[start of EXCERPT TO READ]

# Wish List FIsh



## xcooperx (Jun 24, 2006)

whats your wish list fish, for your planted tank????


----------



## Gilraen Took (Apr 19, 2007)

In my bigger tank I've got female bettas, neons, rasboras, livebearers of random sorts, cories and khulis.

In my smaller tank I want to get cardinal tetras, and some panda cory cats, though I really don't hold out any hope for getting pandas, since I don't want to order offline for my fish(seriously, plants are the only live things I've ever bought online that weren't decimated in the mail >.<) and no one here gets them. . . The one store that tried got a completely different species.


----------



## stepheus (Jun 13, 2006)

Easy... i got this list saved in my comp. LOL.









12 Heterandria formosa female and males.

and around 30 pcs of...








Epiplatys annulatus

or









Tanichthys micagemma

or









I bought some Boraras urophthalmoides and found out that they are different from these! Boraras merah

lastly...hope i m not too greedy...








Sundadanio axelrodi

So when issit coming santa? Hehe


----------



## ed seeley (Dec 1, 2006)

What a great question!!!

There's one species I'm after and that's Tilapia joka, but haven't room for them at the moment even if I could find them. They're dwarf cichlids, not the huge lawn-mower tilapias!
http://burnel.club.fr/Victo/Tjoka.jpg

The other thing I was after was some lampeyes after seeing some in a LFS and kicking myself for not buying them, so I've ordered some eggs off Aquabid and have some of these, 
http://www.aquabid.com/cgi-bin/auction/closed.cgi?view_closed_item&fwkillifishe1181528963 coming soon! I just love the bright reflective eyes, which aren't very clear in the above picture, but should look great in a dimly lit planted tank.

Edit: BTW does anyone have any knowledge on this killi? I can find loads on other Lampeyes, but nothing at all on this type.


----------



## trenac (Jul 16, 2004)

I would like to try my hand at Discus oneday or a tank full of the micro/nano fish.


----------



## erijnal (Apr 5, 2006)

Zebra/tiger otos, Sundanio axelrodi, Nannostomus mortenthaleri (coral red pencilfish), Corydoras aeneus "Black"


----------



## K20A2 (Aug 12, 2006)

My wish list, and hopefully soon to be a reality after I get my house situation settled is..

One large solid looking school of harlequin rasboros or cardinal tetras
A few angelfish to rule the upper hemisphere 
Some sort of uncommon pleco
And finally apistogramma cacatuoides to rule the bottom territory

Simple enough huh?

[end of EXCERPT TO READ]

## DIRECTIONS:
Would you write down, word for word, the part of the fish wish-list thread between "There's one species" and "lit planted tank.", inclusive? The lines that come next have nothing to do with the fish wish-list thread.

[start of DATA LISTING]

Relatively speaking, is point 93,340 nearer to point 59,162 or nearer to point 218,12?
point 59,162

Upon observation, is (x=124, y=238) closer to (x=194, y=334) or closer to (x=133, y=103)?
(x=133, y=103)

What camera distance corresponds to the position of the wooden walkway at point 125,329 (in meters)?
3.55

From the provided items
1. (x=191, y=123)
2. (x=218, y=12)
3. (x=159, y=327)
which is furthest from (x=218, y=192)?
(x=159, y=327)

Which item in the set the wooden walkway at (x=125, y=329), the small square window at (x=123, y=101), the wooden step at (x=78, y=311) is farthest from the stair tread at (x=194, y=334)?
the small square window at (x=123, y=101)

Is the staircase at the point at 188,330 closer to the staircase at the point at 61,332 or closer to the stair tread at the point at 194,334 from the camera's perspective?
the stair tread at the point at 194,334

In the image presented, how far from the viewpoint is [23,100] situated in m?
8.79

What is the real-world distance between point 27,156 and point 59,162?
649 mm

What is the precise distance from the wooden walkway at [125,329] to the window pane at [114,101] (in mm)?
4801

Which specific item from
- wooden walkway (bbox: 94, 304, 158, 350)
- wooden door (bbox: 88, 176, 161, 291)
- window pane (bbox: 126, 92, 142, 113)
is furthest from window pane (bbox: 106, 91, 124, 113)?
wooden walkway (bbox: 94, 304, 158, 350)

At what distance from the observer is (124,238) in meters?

[end of DATA LISTING]

## WRITTEN RESPONSE:
There's one species I'm after and that's Tilapia joka, but haven't room for them at the moment even if I could find them. They're dwarf cichlids, not the huge lawn-mower tilapias!
http://burnel.club.fr/Victo/Tjoka.jpg

The other thing I was after was some lampeyes after seeing some in a LFS and kicking myself for not buying them, so I've ordered some eggs off Aquabid and have some of these, 
http://www.aquabid.com/cgi-bin/auction/closed.cgi?view_closed_item&fwkillifishe1181528963 coming soon! I just love the bright reflective eyes, which aren't very clear in the above picture, but should look great in a dimly lit planted tank.